The headquarters of the German agents was supposed to be somewhere in Greenwich Village, on one of those half-grown alleys that always threatens to meet itself coming back. But more than a score of government operatives had combed that part of the town without securing a trace of anything tangible. On the average of once a night the phone at headquarters would ring and some one at the other end would send in a hurry call for help up in the Bronx or in Harlem or some other distant part of the city where he thought he had turned up a clue. The men on duty would leap into the machine that always waited at the curb and fracture every speed law ever made – only to find, when they arrived, that it was a false alarm.

Finally, after several weeks of that sort of thing, conditions commenced to get on Dick's nerves.

"I'm going to tackle this thing on my own," he announced. "Luck is going to play as much of a part in landing von Ewald as anything else – and luck never hunted with more than one man. Good-by! See you fellows later."

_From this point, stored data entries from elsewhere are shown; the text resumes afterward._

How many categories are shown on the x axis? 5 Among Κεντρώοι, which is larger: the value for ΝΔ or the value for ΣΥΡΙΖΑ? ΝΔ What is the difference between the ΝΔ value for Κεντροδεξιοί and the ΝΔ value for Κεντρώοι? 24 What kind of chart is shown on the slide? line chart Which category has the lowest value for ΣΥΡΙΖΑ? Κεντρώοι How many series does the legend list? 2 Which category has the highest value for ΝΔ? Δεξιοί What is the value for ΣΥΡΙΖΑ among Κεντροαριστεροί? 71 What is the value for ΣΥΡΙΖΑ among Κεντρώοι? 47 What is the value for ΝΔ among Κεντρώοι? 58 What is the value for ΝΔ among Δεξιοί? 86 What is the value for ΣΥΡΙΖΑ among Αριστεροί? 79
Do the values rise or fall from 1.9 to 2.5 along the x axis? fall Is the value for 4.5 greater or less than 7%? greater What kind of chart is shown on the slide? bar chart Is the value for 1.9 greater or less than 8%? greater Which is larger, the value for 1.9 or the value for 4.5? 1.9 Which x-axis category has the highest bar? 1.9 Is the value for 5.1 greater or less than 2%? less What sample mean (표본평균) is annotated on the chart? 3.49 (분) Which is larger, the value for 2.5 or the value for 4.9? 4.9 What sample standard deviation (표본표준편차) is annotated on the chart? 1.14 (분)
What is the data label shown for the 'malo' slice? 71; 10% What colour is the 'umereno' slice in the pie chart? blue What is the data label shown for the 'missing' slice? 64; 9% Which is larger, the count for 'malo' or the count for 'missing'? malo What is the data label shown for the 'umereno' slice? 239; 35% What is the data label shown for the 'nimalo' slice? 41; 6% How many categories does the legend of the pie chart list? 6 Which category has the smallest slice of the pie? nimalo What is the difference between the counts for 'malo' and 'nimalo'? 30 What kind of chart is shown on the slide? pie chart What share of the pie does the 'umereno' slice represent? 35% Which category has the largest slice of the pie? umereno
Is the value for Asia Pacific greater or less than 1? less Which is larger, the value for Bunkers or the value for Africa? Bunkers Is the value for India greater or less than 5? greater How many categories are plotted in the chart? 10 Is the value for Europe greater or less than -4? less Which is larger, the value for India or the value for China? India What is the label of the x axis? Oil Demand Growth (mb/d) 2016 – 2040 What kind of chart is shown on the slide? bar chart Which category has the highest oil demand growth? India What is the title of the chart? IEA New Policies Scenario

But it was a good many weeks – August, to be precise – before the men in the Federal Building had the opportunity of talking to Walters. He would report over the phone, of course, and drop down there every few days – but he'd only stay long enough to find out if there was any real news or any orders from Washington. Then he'd disappear uptown.

"Dick's sure got a grouch these days," was the comment that went around after Walters had paid one of his flying visits.

"Yeh," grunted Barry, who was on duty that night, "either the von Ewald case's got on his nerves or he's found a girl that can't see him."